駅ビルやデパートの中、道端の壁やビルの外装も意識して見渡してみるとあちらこちらに石が使われています。ただ、ピカピカに磨かれてタイルのようになっていたりするので、「石造り」と思われずに使われているものも多そうです。

 一方、日本の都市の多くは城下町であり、もとは砂利と泥である堆積平野の上に作られているわけで、江戸時代に建築や土木の材料に石を使おうと思ったらどこかから水運で運んでくるしかないわけです。

イギリス人建築家のジョサイア・コンドルが日本に来た時もいい石材が見つからなくて相当苦労したようです。その弟子の辰野金吾氏が日本銀行を作る時も、使用する石への妥協はしたくないと、最上級の「御影石」と言われる瀬戸内海の「北木(きたぎ)石」を使うこだわりを見せたとのこと。

中央区銀座に鎮座するこのビルは

中央区銀座に鎮座するこのビルは 東京は石の見本市?!

 石をめぐるあれこれを探ると相当に奥が深そう・・・なんですが、今回はその中でひときわ石へのこだわりを見せる「座 STONE ザ・ストーン」を取り上げたいと思います。こちらは、東京土産で国内外で人気の「東京ばな奈」で知られる株式会社グレープストーンの本社ビルです。
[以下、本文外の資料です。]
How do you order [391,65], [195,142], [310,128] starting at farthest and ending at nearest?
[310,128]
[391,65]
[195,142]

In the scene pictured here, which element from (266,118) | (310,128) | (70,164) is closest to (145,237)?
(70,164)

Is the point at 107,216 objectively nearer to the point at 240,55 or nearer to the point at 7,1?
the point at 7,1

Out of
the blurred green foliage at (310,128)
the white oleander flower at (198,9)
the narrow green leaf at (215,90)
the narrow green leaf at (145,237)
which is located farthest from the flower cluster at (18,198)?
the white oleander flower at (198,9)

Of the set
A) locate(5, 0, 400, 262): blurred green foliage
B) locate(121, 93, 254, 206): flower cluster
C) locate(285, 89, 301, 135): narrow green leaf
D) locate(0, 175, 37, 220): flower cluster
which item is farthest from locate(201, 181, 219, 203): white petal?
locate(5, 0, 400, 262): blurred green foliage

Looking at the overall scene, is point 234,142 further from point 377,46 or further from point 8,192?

 私も大阪で勤務していた時は、東京から来る皆さんからやたらめったらこの「東京ばな奈」をいただきました。これほどまでに定番なのか、とは東京にいたら逆に知りえなかった・・・。私自身、東京にしか店舗がなかったのでバームクーヘンの「ねんりん家」を手土産に他の都市を訪問する際にお持ちしたことも数多くあります。

そのグレープストーンの創業者が無類の石好きなのだとか。だいたい、このビルにもそのものずばりSTONEが入っていますし、社名もグレープストーンですもんね。

カフェに続く外階段も石のこだわり

カフェに続く外階段も石のこだわり 東京は石の見本市?!

 このビルには24種類もの石が様々な地域から取り寄せられ、ビルの入り口にはジンバブエブラック(ジンバブエ産の黒御影石)の彫刻も展示されています。紙面がいくらあっても足りないぐらい、特徴的です。
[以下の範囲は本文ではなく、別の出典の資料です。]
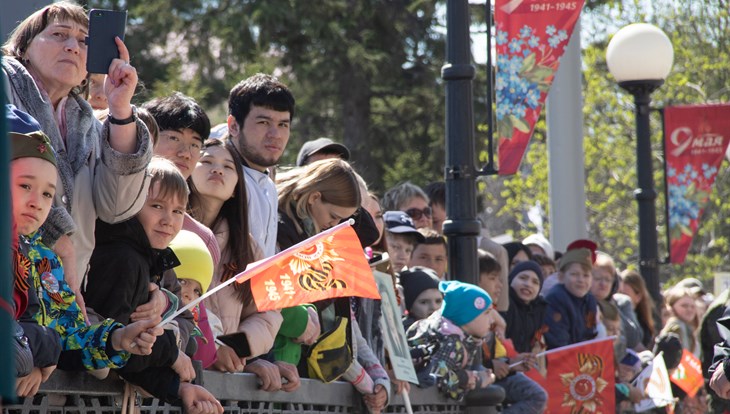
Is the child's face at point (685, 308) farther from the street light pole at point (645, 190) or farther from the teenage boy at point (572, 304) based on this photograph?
the teenage boy at point (572, 304)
 エレベータホールにも、カフェに続く外階段も、石に囲まれています。「割ったままの風合いを残した”割肌”」、表面に炎を充てて仕上げる「ジェット&ポリッシュ」、丁場からの採掘跡が残る「背板」など、仕上げ方によって表情が変わる石の組み合わせにも相当のこだわりをお持ちのようです。

勿論、アフタヌーンティーも美味しい

勿論、アフタヌーンティーも美味しい 東京は石の見本市?!

勿論、アフタヌーンティーセットも美味しい!静かな店内で美味しいスイーツをもとにゆったりとした時間を過ごせました。(2020年3月 現在は新型コロナウイルスの関係で休業している可能性があるので詳しくは公式HP等をご確認下さい)

 石、の視点を持ちながら中央区の歴史ある建物を見てみると、これは知れば知るほど奥深い世界だと気づかされます。また別の機会に掘り下げてみたいと思います。